Abstract

Among the causes of ambulatory dysfunction, Lyme polyradiculitis is an uncommon but still essential aetiology to consider given its simple, effective treatment. We present a case of a man with 1 month of worsening bilateral leg paresis, paresthesia, and pain. He recalled no erythema migrans or tick bite. Initial screening showed negative serum Lyme and positive Epstein-Barr Virus testing. At our hospital, MRI revealed polyradiculitis with cauda equina nerve root enhancement. Subsequent serum and cerebrospinal results were positive for Lyme neuroborreliosis. He improved rapidly from a course of doxycycline. This case highlights the importance of timing for Lyme serologies in early neuroborreliosis, as well as converging clinical, radiological, and biofluid testing for diagnosis and management.

Background

Neuroborreliosis is a form of disseminated Lyme disease, an infection caused by Borrelia burgdorferi. This spirochete is transmitted to humans by the Ixodes tick.1 Lyme disease affects hundreds of thousands of Americans every year, but less than 12% experience neurologic deficits.2 Prevalence is highest in the summer and fall. Lyme disease progresses from early disease, with symptoms at the first hours to days, and evolves over several months to late disease, which spans over 6 months.

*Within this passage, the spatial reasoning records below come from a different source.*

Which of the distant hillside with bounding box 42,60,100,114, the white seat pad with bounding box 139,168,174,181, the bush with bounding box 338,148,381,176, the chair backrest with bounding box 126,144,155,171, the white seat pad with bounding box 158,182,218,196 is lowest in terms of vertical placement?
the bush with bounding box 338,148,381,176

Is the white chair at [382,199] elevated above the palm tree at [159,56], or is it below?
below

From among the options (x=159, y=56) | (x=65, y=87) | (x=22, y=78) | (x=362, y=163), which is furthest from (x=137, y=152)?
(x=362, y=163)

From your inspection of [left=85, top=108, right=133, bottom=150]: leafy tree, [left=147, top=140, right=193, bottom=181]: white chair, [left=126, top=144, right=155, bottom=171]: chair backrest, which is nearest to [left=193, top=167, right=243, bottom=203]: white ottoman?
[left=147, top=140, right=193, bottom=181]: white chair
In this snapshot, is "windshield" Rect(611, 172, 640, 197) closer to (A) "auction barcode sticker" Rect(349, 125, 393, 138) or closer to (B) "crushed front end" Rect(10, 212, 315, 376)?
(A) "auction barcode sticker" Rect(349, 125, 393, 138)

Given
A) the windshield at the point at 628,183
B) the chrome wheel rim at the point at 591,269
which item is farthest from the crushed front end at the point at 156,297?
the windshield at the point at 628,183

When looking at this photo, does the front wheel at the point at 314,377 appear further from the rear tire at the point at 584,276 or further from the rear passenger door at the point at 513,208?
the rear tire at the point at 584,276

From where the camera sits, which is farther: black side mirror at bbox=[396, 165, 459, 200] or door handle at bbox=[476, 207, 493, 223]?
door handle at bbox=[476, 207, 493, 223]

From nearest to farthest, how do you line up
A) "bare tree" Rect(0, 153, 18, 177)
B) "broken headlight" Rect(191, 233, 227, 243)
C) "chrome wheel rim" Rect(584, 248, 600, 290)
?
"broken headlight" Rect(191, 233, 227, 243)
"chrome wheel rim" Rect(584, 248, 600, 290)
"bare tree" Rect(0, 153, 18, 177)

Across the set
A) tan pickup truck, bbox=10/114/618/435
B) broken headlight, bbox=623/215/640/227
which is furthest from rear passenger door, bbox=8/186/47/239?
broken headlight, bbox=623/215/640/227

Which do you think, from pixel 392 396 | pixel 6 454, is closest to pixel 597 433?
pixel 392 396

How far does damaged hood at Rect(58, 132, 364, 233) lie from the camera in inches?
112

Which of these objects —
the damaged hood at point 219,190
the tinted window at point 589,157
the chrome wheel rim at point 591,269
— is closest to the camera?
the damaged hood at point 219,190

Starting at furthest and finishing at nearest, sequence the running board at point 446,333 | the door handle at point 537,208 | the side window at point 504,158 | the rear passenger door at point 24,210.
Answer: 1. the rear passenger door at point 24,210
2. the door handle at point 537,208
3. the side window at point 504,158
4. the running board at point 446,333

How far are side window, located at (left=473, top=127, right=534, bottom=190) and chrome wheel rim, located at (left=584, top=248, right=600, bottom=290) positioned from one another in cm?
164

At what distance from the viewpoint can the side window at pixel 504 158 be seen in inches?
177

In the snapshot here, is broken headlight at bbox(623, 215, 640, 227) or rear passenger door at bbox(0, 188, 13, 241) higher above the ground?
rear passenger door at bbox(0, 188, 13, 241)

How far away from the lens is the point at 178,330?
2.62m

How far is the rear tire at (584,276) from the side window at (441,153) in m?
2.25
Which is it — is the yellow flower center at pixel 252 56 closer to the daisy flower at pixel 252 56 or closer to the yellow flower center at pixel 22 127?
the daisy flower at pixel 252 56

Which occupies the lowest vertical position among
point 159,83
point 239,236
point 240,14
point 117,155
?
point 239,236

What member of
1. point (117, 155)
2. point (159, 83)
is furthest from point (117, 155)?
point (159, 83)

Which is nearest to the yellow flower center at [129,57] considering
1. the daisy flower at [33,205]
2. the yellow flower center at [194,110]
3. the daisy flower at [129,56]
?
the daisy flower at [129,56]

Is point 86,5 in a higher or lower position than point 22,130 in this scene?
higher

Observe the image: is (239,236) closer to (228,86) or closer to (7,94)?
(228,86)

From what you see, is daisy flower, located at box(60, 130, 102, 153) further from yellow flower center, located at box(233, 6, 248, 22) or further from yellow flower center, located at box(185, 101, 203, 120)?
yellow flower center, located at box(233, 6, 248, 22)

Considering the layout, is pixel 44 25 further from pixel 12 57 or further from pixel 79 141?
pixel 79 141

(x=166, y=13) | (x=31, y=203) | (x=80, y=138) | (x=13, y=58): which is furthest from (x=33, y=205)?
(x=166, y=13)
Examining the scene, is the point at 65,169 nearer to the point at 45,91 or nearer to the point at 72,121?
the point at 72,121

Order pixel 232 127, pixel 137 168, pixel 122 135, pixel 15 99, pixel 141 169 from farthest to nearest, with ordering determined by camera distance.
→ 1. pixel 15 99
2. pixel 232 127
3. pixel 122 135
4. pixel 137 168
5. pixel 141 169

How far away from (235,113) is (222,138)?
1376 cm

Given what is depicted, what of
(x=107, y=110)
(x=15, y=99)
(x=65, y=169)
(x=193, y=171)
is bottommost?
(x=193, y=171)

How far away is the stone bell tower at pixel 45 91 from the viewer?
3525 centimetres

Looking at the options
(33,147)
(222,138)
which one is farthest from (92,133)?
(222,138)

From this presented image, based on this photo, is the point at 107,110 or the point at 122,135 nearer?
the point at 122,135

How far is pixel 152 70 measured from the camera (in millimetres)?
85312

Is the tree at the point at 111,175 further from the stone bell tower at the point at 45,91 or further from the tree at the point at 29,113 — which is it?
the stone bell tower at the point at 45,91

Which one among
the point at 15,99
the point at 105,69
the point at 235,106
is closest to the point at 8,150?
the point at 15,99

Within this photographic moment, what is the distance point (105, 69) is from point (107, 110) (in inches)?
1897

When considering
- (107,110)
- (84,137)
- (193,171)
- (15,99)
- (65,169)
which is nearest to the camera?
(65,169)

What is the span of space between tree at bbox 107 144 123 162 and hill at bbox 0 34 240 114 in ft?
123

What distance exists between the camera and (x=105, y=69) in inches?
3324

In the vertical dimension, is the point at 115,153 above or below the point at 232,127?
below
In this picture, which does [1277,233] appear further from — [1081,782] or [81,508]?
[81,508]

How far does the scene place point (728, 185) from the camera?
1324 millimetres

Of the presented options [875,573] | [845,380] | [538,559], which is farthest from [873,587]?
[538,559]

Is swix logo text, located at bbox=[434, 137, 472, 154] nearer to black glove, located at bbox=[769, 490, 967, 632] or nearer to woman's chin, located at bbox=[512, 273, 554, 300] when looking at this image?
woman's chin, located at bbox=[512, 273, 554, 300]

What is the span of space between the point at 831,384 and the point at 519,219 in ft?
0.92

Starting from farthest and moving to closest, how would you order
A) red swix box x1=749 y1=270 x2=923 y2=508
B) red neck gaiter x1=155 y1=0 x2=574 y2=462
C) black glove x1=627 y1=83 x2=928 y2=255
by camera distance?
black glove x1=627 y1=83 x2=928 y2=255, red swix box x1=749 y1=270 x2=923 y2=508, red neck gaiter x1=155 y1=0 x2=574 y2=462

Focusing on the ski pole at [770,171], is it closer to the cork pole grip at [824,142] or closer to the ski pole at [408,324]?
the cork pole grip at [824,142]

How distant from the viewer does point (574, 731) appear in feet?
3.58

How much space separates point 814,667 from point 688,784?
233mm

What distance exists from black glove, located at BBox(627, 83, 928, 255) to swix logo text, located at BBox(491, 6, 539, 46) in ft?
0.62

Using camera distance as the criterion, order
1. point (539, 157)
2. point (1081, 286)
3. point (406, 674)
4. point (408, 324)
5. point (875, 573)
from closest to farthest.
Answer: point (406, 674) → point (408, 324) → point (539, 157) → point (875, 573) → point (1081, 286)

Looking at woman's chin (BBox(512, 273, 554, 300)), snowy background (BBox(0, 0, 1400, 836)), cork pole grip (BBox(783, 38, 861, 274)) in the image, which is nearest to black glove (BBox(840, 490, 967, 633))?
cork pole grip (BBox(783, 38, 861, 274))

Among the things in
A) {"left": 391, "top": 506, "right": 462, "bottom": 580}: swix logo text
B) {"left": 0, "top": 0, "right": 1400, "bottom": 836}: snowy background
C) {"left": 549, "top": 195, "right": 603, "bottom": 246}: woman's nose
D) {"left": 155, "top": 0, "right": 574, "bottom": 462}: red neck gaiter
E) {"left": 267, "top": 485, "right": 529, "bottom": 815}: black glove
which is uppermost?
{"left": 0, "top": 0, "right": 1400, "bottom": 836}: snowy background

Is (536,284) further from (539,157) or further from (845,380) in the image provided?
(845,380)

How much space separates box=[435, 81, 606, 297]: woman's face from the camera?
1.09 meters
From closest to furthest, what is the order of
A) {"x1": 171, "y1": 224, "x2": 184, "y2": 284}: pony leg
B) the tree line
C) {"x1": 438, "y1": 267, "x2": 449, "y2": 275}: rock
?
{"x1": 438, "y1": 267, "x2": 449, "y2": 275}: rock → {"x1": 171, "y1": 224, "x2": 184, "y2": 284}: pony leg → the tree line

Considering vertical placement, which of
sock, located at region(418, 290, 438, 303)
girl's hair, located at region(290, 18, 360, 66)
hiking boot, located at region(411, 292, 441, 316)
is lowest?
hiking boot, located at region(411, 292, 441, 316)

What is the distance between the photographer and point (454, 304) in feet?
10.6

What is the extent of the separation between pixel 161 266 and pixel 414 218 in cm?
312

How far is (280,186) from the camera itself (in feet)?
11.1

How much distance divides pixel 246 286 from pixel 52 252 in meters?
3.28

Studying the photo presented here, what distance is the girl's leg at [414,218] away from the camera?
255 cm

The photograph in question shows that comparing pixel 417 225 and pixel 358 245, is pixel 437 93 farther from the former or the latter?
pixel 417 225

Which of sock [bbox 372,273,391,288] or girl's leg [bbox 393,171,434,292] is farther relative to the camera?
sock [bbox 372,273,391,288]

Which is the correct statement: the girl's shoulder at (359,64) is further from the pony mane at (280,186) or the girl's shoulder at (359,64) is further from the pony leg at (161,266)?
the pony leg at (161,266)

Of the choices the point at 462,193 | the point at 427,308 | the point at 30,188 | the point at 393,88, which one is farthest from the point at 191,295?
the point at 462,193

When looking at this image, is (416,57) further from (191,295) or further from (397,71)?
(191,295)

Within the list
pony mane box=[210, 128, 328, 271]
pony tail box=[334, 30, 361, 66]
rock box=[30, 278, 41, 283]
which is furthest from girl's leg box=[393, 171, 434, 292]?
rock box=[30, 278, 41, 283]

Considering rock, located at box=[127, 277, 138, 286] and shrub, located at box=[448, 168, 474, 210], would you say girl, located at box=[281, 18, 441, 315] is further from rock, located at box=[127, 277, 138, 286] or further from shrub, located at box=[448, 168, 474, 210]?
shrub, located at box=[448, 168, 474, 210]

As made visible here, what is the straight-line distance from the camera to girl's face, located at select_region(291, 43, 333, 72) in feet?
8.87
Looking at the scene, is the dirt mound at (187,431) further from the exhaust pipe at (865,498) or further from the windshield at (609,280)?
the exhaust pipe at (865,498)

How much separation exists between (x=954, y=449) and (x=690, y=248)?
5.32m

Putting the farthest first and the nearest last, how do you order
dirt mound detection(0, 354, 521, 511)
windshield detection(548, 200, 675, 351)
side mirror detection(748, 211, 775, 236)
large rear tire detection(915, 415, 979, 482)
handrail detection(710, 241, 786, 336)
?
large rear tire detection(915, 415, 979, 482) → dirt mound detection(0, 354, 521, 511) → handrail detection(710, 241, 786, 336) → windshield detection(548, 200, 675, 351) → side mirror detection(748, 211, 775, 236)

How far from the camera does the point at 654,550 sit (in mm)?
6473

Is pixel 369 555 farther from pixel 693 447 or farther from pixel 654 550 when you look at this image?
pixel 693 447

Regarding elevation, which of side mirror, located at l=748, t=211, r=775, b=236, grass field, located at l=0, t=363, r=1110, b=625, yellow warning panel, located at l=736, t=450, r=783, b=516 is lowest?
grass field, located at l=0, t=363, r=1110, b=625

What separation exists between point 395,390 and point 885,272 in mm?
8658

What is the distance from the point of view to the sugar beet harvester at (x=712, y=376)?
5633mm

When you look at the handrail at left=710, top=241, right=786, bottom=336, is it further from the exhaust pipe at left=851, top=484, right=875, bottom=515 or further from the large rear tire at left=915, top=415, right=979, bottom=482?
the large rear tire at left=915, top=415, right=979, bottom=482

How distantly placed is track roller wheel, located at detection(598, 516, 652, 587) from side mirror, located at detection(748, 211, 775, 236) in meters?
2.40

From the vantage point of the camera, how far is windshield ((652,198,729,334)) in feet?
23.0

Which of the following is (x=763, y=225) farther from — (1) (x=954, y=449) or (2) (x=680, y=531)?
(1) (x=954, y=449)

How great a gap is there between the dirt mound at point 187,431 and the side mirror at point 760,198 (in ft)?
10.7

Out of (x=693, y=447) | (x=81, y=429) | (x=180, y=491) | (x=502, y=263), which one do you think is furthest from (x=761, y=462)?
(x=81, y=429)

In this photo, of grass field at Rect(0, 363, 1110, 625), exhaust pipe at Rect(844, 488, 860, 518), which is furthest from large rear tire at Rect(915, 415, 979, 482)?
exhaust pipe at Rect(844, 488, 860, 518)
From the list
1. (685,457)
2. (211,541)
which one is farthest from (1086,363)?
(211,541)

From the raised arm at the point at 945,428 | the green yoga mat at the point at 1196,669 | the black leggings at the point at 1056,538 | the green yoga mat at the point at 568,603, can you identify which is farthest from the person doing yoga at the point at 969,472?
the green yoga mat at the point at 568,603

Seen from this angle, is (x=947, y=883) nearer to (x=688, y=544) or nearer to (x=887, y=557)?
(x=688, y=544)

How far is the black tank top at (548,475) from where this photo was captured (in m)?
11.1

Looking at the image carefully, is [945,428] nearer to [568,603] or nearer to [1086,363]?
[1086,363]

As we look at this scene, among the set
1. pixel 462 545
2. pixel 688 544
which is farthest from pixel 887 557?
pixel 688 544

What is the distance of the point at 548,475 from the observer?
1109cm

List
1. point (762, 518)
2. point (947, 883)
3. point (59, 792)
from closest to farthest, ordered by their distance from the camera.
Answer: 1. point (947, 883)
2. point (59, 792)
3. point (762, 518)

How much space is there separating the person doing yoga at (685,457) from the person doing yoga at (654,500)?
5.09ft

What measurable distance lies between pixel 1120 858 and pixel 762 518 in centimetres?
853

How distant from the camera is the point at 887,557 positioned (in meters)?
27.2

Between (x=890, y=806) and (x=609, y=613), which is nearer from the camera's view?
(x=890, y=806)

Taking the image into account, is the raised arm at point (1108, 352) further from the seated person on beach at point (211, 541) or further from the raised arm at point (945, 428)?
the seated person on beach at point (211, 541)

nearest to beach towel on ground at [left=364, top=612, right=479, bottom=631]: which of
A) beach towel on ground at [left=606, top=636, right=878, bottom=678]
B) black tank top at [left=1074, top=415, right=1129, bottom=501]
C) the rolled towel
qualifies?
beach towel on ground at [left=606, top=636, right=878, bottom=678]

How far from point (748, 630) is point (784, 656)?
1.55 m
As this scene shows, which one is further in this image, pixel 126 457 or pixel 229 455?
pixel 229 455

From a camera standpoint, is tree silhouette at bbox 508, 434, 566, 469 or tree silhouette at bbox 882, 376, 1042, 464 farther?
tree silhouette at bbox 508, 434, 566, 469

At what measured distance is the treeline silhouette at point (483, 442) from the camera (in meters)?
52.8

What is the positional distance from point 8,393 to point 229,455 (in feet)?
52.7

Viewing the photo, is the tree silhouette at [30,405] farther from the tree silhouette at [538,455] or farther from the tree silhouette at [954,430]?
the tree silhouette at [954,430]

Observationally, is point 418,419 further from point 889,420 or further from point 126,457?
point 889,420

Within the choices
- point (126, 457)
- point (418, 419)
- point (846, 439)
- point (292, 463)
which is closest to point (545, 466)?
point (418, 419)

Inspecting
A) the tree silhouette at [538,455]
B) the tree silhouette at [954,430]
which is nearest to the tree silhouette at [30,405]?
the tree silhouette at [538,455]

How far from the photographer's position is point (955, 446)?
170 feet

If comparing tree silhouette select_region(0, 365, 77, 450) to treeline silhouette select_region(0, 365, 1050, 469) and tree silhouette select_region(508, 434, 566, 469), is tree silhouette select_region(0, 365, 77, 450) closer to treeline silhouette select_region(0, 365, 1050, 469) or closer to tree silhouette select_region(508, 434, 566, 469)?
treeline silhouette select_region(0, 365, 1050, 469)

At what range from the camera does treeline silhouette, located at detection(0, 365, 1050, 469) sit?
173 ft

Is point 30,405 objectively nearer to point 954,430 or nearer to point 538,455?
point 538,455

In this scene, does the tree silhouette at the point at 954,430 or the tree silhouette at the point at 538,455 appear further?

Later stages of Lyme disease typically have more disseminated distribution of involvement.

Manifestations of neuroborreliosis involve both the central nervous system (CNS), such as meningitis and encephalomyelitis, and peripheral nervous system, such as polyradiculitis, plexopathy, mononeuropathy, and cranial neuropathy (a form of intracranial peripheral disease).1 Peripheral involvement is more prevalent than CNS presentation. In patients with Lyme disease in North America, facial nerve palsy may occur in about 9% (more than 50% of those with neuroborreliosis), followed by radiculitis (4%) and meningitis or encephalitis (1%).2 Conversely, in Europe, the most common presentation of CNS Lyme disease is lymphocytic meningoradiculitis (Garin-Bujadoux-Bannwarth syndrome), characterized by sharp, lancinating pain, which may have concurrent cranial neuropathy.2,3 Hence, clinical symptoms should be paired with the clinical context, since isolated Lyme facial nerve palsy is a more common presentation in North America and Lyme polyradiculitis is more common in Europe.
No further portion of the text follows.